Data

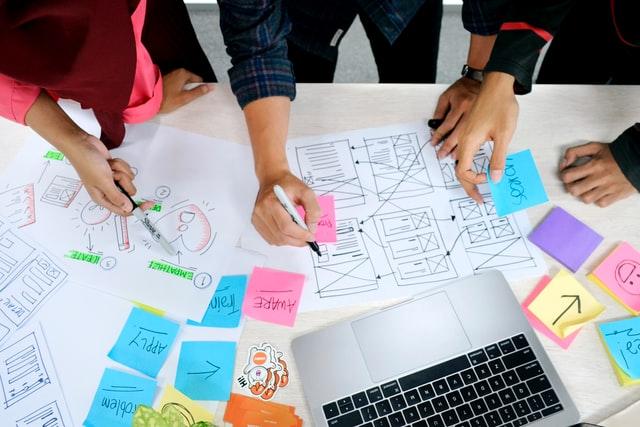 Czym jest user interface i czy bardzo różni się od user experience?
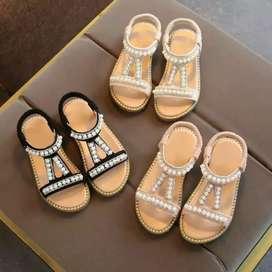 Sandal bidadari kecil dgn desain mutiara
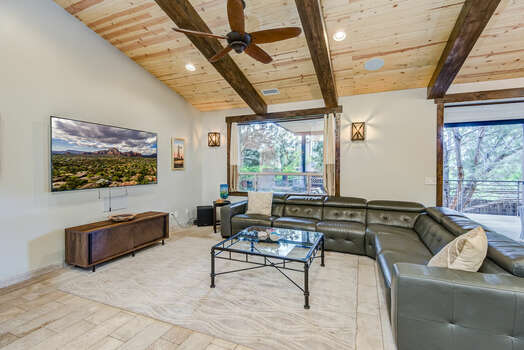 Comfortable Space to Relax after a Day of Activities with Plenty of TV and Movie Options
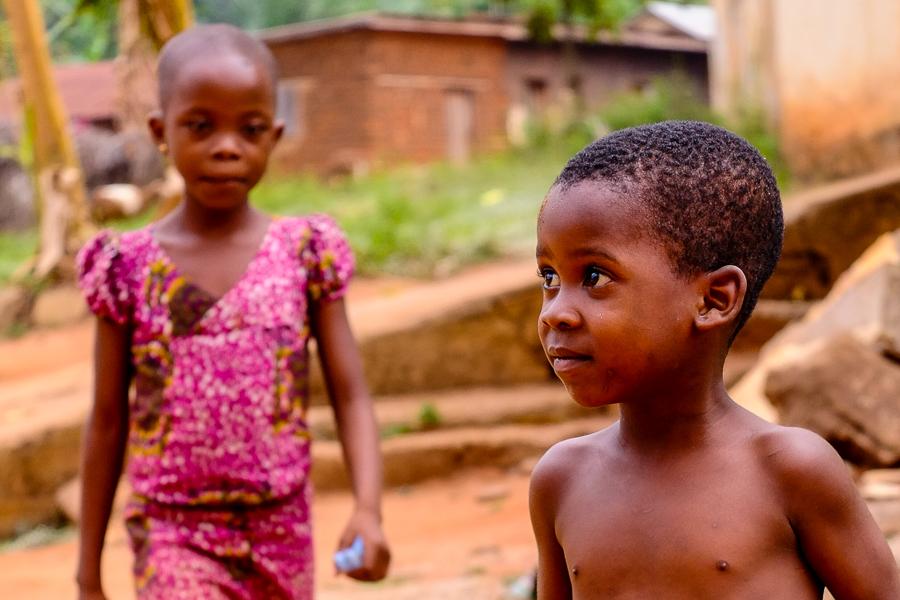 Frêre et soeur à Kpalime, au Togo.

Problem details
Write out the listing word for word, omitting the pictures it holds.

Finished task
 Czym jest user interface i czy bardzo różni się od user experience?
 Sandal bidadari kecil dgn desain mutiara
 Comfortable Space to Relax after a Day of Activities with Plenty of TV and Movie Options
 Frêre et soeur à Kpalime, au Togo.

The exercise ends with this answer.